++++ Provided records
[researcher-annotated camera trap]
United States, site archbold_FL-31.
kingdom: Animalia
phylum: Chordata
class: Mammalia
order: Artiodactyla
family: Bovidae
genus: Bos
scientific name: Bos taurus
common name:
++++++++
I'd like all of the entries written out again exactly as they appear above.

[researcher-annotated camera trap]
United States, site archbold_FL-31.
kingdom: Animalia
phylum: Chordata
class: Mammalia
order: Artiodactyla
family: Bovidae
genus: Bos
scientific name: Bos taurus
common name:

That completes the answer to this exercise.